Do you have some particular options in mind? Practically any example I am can come up with ends up devolving to a single namespace.

The least restrictive one I can recall is the Usenet namespace where the equivalent of a subdomain didn't — at least in principle — require permission from the domain "owner" to establish (eg. alt.comics.superman.dies.dies.dies). In practice this required coordination and consensus among various administrators for a new group to be established, and under various scenarios existing "owners" could object.




Overall I think letting people pick their own pet names & grow their personal popularity is the most important step we can take as an onlining civilization. It's also going to be total chaos, but I think we'd have to keep growing & iterating, via a lot of bad failing. Present the complexity, present the multitude of options, & surface historical data to show who favors & prefers what, over time.

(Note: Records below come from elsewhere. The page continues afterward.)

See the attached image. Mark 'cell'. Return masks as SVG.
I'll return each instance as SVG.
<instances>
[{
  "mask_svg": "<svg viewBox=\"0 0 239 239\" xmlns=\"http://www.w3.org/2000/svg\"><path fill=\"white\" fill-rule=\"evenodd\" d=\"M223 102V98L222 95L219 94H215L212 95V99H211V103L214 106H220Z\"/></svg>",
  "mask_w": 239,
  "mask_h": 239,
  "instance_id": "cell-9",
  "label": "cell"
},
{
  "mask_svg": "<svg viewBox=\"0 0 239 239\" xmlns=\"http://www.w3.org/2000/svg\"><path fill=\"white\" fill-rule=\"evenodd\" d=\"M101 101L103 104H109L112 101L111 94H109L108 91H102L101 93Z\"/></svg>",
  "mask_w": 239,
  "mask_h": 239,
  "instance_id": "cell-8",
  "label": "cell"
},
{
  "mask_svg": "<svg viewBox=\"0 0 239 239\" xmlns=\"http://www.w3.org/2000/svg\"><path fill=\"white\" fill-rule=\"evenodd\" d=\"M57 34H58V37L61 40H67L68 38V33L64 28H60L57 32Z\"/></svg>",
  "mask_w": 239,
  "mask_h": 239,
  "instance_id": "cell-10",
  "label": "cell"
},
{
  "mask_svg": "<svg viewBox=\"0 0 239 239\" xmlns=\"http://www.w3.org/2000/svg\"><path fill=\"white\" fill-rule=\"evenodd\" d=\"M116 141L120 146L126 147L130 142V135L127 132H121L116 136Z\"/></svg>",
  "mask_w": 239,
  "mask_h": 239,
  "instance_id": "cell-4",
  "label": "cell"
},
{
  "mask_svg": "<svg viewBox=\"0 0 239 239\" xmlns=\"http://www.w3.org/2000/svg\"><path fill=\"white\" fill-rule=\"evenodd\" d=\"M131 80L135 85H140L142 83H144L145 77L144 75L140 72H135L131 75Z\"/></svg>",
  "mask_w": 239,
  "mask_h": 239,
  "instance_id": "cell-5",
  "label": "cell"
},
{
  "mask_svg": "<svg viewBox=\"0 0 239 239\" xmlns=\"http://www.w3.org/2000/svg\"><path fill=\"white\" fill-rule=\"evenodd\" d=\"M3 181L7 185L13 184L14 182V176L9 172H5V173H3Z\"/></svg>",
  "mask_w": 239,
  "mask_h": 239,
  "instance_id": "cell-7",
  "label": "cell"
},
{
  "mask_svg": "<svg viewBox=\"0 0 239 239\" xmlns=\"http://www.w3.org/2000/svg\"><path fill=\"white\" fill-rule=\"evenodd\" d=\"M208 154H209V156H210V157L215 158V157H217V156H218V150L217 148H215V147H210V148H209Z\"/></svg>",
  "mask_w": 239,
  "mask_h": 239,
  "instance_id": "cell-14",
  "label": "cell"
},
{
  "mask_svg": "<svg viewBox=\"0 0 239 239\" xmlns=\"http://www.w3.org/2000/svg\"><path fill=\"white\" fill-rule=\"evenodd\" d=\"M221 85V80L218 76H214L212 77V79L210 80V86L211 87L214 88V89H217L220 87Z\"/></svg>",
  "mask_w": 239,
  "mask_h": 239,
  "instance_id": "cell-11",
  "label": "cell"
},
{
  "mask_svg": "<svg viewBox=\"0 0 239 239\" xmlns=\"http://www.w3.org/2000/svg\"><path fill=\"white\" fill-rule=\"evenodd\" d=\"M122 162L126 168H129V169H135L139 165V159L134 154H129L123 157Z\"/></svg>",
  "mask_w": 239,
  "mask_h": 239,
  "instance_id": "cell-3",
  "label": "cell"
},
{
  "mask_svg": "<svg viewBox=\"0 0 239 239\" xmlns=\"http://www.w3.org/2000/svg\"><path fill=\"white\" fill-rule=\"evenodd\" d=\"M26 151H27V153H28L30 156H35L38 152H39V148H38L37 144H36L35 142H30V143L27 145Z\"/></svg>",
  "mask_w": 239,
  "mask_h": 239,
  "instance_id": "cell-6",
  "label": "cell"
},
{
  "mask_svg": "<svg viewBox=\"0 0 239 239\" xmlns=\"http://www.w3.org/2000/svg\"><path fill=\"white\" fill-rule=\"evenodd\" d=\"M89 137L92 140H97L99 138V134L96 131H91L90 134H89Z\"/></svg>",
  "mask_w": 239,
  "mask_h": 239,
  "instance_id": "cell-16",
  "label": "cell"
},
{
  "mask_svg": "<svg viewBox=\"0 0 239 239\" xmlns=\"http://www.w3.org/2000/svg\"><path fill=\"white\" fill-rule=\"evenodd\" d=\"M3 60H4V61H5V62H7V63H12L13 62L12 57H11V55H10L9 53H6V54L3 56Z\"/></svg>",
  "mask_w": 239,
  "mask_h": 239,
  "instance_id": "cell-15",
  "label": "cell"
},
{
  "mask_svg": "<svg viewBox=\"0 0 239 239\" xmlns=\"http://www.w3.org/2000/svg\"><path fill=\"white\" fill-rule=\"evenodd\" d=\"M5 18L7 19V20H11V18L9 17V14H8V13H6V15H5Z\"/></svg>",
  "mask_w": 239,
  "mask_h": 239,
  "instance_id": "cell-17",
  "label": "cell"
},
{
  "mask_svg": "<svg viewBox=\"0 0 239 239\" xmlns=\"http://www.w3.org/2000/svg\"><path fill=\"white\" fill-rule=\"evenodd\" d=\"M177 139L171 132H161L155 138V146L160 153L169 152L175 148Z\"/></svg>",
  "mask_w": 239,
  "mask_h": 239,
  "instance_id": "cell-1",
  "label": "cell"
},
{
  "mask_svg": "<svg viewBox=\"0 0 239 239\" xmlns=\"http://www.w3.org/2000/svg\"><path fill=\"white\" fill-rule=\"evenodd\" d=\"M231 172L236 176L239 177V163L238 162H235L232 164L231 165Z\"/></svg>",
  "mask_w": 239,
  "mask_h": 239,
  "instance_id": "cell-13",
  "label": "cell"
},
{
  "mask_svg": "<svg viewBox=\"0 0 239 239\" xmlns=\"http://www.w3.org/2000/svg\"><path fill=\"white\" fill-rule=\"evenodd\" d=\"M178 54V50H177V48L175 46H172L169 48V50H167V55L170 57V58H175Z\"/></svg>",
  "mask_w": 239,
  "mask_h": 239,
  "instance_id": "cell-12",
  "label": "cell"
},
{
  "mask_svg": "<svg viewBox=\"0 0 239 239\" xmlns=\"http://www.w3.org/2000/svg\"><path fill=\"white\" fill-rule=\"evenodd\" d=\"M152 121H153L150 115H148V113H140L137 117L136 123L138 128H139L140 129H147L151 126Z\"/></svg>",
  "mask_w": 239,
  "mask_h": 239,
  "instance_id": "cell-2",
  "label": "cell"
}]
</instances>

A more practical take, I'd love a domain name system that only promised that, at some time, i was the owner of a certain DNS domain. If I stopped being the owner, I could still continue hosting my site, my identity would be cryptographically well known & certifiable, people would know who to come to (or maybe not, not a hard requirement for this scenario; like HIP they should know me when we talk & i do want to say it's me), even though the link, the "ownership" (renter-ship) of the domain i'd held had expired. This again is another huge host of interesting messy hard problems, and if someone does get my keys, i'm hosed, but i really like how it favors a very strong distributed identity over this pressing incessant badgering need DNS has to enforce consistency & singularness.


Hmm. So something like sending mail to a person at a street address? That is, even if you don't still live there (and even if there is no forwarding address), it's obvious who it is for (which isn't the current occupant).